Autre observation encourageante à tirer de notre analyse: l’économie américaine semble se diriger vers un atterrissage en douceur, évitant ainsi un ralentissement brutal que de nombreux investisseurs estimaient probable. En 2025, nous tablons sur un ralentissement progressif de la croissance du PIB vers le rythme potentiel à long terme du pays, à savoir 2% par an. Un tel scénario permettrait également à la Réserve fédérale américaine de réduire ses taux moins fortement que les anticipations actuelles du marché. Nous ne pensons pas que les taux d’intérêt américains vont passer nettement sous la barre des 4,5%, ce qui équivaut tout au plus à une nouvelle baisse de 25 points de base.

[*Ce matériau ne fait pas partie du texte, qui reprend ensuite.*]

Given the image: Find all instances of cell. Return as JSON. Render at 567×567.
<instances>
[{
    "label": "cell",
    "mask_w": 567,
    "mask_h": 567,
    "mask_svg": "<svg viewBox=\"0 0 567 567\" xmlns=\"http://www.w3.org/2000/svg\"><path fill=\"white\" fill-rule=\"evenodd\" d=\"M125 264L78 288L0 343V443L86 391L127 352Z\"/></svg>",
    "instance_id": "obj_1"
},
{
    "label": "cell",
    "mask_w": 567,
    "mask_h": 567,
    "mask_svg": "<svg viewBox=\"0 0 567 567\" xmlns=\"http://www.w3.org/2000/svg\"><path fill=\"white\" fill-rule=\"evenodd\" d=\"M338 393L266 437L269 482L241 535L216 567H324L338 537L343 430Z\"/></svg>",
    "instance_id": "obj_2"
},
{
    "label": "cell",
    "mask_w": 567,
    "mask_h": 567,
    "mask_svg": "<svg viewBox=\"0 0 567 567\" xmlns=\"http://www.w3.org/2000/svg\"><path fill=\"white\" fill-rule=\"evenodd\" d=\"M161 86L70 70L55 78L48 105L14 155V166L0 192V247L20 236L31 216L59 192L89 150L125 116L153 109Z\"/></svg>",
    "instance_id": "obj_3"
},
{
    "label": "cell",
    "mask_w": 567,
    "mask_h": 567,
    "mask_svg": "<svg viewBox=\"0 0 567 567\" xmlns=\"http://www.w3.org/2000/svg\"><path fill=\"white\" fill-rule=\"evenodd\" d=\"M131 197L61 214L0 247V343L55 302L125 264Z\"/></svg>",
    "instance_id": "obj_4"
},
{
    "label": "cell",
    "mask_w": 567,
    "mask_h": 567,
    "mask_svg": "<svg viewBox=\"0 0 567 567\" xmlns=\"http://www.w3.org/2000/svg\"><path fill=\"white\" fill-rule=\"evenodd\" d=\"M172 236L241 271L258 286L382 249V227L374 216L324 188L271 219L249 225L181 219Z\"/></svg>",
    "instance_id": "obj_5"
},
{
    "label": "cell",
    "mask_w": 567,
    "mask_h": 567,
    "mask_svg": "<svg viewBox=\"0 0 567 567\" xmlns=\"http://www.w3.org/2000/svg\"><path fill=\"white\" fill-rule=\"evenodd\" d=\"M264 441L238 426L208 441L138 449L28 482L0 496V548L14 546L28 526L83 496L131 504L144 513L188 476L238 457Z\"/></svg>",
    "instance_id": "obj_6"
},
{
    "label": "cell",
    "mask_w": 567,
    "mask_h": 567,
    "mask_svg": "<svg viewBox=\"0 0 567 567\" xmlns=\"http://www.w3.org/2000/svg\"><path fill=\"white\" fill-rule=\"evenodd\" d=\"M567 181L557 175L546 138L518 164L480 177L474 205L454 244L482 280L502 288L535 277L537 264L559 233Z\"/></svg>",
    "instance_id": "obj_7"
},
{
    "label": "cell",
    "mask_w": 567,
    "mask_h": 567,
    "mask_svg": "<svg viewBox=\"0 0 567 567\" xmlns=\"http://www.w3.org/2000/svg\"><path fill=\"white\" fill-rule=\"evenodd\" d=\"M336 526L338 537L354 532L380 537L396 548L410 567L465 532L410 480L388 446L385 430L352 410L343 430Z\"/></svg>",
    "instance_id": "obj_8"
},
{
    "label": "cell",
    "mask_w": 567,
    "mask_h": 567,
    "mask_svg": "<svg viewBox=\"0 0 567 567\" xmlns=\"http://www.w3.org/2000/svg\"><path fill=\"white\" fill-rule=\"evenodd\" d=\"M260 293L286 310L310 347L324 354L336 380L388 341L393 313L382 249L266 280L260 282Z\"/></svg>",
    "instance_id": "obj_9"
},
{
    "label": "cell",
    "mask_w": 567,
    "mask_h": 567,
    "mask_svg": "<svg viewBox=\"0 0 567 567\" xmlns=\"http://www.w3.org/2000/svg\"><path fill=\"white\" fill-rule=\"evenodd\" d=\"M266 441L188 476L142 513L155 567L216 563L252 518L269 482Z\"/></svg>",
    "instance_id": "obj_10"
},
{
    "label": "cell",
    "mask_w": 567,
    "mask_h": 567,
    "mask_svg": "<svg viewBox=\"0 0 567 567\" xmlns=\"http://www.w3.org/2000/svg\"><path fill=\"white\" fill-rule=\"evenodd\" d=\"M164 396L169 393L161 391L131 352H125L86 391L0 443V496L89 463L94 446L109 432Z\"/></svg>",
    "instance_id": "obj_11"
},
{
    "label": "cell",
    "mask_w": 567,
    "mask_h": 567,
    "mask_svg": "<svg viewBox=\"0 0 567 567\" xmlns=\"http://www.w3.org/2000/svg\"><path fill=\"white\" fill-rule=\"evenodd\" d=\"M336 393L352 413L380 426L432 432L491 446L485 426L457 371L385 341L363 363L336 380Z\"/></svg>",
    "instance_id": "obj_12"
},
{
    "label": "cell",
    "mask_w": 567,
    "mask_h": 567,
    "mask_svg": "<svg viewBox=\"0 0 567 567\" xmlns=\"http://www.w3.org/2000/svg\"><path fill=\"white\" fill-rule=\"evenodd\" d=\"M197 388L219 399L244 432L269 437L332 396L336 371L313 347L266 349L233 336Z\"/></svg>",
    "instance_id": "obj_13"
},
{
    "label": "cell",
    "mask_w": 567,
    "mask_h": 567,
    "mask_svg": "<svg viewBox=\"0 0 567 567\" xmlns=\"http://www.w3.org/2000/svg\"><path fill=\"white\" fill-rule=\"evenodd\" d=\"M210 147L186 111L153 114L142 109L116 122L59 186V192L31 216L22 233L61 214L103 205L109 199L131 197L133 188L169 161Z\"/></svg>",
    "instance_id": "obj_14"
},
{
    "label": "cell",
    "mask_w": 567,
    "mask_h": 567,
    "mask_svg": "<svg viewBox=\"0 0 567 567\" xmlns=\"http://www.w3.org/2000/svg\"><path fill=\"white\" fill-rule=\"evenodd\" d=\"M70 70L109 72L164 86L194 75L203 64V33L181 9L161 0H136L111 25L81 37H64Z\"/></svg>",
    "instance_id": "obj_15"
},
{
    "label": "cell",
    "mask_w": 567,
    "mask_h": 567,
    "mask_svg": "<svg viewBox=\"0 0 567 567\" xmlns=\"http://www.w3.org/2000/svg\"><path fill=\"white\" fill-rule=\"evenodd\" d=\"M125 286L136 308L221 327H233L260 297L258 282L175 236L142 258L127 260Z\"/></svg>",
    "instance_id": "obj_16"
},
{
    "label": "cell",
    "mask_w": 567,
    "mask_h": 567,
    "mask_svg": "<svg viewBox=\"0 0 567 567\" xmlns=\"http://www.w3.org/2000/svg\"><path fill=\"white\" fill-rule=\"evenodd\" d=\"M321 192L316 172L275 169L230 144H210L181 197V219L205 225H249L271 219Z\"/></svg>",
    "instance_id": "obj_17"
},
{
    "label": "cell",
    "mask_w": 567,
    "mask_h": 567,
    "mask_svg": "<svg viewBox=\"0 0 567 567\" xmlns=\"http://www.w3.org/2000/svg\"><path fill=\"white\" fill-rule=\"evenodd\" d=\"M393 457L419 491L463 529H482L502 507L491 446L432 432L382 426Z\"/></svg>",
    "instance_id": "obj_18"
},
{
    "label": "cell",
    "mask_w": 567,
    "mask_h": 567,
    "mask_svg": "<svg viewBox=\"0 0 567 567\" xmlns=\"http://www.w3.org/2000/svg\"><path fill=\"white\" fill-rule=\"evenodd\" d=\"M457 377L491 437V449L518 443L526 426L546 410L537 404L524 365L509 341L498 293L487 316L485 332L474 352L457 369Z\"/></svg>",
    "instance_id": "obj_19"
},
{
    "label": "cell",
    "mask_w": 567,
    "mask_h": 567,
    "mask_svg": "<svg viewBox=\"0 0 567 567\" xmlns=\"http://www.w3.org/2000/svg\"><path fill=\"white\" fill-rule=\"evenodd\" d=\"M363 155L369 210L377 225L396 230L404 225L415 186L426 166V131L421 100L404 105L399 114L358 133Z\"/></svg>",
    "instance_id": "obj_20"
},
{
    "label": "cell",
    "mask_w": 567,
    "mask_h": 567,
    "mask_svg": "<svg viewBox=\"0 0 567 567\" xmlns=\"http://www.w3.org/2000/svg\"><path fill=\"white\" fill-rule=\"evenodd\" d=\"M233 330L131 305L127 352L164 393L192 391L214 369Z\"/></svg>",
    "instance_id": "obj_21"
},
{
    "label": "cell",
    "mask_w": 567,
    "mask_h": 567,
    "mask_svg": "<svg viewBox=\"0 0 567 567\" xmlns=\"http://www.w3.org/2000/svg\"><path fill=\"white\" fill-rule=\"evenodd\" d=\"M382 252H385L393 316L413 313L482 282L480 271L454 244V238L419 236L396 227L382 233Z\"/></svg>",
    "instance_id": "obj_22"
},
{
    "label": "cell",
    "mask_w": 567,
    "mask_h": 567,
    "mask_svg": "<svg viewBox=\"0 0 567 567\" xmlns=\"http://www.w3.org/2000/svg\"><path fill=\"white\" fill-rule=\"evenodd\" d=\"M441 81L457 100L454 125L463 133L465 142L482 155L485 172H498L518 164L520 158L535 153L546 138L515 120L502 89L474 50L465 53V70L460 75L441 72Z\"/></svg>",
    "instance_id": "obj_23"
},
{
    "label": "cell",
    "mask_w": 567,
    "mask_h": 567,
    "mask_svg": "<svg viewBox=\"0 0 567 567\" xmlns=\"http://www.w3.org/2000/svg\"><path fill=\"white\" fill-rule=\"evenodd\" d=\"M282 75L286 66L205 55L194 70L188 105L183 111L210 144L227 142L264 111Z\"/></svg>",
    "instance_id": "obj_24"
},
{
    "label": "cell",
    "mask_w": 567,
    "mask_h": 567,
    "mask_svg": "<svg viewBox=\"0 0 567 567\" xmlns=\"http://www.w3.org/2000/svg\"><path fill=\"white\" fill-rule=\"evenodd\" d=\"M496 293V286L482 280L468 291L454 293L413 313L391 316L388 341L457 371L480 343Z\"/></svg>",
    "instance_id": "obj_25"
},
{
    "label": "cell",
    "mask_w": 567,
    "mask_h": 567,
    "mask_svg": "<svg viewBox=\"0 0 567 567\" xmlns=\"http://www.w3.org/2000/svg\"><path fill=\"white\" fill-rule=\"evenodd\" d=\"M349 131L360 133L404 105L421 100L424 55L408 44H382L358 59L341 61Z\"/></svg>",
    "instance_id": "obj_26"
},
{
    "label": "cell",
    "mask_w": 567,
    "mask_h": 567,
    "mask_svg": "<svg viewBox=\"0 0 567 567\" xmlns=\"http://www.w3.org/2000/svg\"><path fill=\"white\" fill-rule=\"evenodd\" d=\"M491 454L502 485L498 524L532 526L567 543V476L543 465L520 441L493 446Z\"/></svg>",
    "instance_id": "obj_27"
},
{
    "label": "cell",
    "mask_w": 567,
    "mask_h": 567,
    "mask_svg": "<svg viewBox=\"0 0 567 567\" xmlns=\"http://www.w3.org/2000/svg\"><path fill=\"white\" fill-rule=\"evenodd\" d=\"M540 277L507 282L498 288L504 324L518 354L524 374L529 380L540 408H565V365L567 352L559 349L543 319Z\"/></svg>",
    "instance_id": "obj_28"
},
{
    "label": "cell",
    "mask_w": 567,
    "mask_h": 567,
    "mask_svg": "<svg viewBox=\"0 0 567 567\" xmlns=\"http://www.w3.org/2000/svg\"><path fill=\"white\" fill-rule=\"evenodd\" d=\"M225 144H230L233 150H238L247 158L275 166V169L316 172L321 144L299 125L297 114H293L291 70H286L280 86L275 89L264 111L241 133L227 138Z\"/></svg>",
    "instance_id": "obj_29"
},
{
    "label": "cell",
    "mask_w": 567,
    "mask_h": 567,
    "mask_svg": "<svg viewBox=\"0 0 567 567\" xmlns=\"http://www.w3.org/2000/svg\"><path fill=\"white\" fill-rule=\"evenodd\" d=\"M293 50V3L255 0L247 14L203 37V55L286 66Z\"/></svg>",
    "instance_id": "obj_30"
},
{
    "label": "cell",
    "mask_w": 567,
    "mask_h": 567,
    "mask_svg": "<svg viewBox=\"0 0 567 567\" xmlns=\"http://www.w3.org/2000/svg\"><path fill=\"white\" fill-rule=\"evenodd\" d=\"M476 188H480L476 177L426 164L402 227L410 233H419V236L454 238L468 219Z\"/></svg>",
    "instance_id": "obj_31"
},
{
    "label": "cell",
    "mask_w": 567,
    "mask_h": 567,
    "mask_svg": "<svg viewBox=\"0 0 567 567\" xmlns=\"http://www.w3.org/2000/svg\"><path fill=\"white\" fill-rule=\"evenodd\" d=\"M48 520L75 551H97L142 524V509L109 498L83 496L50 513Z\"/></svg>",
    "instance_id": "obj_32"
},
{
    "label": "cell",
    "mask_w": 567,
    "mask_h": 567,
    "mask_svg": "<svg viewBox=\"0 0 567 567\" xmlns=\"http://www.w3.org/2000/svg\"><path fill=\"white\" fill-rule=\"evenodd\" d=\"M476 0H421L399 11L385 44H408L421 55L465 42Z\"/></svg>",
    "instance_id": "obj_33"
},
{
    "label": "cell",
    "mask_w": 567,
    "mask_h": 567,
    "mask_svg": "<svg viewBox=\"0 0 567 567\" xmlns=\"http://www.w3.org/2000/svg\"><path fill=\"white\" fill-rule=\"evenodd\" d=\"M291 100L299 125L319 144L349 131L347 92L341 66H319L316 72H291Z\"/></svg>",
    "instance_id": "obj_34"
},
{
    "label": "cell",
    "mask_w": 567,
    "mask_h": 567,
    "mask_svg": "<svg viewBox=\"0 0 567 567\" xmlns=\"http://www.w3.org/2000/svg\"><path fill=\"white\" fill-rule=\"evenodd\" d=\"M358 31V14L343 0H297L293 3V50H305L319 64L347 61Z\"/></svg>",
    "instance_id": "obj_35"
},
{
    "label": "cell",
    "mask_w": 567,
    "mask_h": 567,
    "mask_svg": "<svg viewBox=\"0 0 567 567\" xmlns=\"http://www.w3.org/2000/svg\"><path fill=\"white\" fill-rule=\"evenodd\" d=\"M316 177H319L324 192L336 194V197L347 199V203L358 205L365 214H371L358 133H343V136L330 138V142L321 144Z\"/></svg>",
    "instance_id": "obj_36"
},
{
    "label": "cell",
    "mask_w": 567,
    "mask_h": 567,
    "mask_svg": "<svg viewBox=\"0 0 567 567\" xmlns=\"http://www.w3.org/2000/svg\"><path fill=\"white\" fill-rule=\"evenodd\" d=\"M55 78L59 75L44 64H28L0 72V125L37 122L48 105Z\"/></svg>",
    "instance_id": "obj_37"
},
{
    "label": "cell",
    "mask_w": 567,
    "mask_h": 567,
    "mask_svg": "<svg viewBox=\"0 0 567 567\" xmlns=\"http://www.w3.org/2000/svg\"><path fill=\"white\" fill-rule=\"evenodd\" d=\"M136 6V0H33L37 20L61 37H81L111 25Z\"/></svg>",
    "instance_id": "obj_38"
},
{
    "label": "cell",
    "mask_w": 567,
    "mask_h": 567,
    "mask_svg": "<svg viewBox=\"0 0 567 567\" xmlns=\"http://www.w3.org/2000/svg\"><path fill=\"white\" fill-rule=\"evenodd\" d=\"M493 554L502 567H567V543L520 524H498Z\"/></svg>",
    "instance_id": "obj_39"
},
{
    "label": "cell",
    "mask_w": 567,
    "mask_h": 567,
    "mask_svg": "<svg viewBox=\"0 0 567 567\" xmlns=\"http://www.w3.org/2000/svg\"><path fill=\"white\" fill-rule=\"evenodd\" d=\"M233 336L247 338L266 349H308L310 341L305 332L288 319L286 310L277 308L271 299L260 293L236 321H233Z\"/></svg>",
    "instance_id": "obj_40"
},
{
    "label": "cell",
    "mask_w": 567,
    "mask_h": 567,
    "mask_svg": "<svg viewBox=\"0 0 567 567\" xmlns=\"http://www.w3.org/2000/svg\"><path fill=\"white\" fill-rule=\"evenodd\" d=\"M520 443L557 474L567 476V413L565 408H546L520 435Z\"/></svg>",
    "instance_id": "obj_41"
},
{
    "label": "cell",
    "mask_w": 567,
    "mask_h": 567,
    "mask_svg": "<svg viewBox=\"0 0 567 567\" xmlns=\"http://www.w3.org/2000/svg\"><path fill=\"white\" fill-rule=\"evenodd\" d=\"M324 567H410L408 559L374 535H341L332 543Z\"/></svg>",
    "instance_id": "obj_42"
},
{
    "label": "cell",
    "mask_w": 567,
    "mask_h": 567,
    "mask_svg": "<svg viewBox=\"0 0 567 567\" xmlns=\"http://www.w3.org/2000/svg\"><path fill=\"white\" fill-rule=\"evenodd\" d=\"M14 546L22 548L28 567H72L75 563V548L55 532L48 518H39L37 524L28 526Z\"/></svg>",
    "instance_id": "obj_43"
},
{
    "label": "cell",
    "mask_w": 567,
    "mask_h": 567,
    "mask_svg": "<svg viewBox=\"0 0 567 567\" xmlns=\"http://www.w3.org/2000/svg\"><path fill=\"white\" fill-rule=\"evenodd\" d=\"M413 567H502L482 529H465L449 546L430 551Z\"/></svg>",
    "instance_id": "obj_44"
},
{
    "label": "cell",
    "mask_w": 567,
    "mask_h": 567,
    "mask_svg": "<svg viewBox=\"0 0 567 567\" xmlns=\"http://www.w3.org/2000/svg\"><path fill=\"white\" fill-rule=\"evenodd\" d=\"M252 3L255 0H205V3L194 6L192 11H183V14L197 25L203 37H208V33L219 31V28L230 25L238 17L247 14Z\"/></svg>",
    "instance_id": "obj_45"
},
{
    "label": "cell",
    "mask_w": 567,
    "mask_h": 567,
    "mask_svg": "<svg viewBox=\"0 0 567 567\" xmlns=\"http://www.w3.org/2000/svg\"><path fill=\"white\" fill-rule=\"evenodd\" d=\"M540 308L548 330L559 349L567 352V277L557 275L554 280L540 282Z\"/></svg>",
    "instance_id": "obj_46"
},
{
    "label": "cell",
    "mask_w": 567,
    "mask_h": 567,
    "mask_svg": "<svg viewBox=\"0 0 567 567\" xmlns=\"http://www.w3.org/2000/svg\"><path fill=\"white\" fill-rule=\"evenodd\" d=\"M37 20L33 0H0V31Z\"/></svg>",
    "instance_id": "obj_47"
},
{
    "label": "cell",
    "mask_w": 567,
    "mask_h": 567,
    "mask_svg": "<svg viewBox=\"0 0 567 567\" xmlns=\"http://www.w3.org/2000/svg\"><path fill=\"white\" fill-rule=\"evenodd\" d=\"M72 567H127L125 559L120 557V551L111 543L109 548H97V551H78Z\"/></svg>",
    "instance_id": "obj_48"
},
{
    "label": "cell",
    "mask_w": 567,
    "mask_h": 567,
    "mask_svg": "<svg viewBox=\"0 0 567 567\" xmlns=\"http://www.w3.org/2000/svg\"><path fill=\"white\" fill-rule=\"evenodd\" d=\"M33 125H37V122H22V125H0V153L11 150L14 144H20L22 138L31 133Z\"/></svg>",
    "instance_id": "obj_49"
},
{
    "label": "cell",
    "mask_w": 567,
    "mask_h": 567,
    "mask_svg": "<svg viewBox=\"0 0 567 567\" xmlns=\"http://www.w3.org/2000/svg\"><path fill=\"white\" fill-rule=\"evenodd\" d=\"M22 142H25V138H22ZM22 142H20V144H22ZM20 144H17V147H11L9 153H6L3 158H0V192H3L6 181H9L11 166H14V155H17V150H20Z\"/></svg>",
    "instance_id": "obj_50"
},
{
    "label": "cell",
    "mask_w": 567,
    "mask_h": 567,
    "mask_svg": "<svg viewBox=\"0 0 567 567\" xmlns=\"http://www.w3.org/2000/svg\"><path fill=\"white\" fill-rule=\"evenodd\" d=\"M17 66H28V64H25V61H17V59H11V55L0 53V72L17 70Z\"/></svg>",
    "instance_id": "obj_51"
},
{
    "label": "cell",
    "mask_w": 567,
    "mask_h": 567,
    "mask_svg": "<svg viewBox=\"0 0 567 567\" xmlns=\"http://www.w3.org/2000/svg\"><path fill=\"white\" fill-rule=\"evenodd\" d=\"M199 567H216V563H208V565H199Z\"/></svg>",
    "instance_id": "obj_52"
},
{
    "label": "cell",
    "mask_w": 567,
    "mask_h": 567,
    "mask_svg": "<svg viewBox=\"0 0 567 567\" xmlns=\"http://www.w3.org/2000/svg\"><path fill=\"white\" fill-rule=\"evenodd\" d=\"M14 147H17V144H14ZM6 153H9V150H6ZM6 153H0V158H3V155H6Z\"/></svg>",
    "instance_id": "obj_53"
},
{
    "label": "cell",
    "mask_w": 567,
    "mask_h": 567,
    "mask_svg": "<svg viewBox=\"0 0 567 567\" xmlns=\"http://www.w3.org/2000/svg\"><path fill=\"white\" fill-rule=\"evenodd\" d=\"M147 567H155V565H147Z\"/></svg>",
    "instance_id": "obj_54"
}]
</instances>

En Europe, la conjoncture économique est toutefois moins encourageante, notamment en raison des perturbations politiques en Allemagne et en France, qui pèsent sur le moral des entreprises et des consommateurs. Néanmoins, une baisse des taux d’intérêt contribuera à soutenir la croissance dans la région. Nous pensons que la Banque centrale européenne réduira les coûts d’emprunt à 1,75%, voire moins, au cours des prochains mois.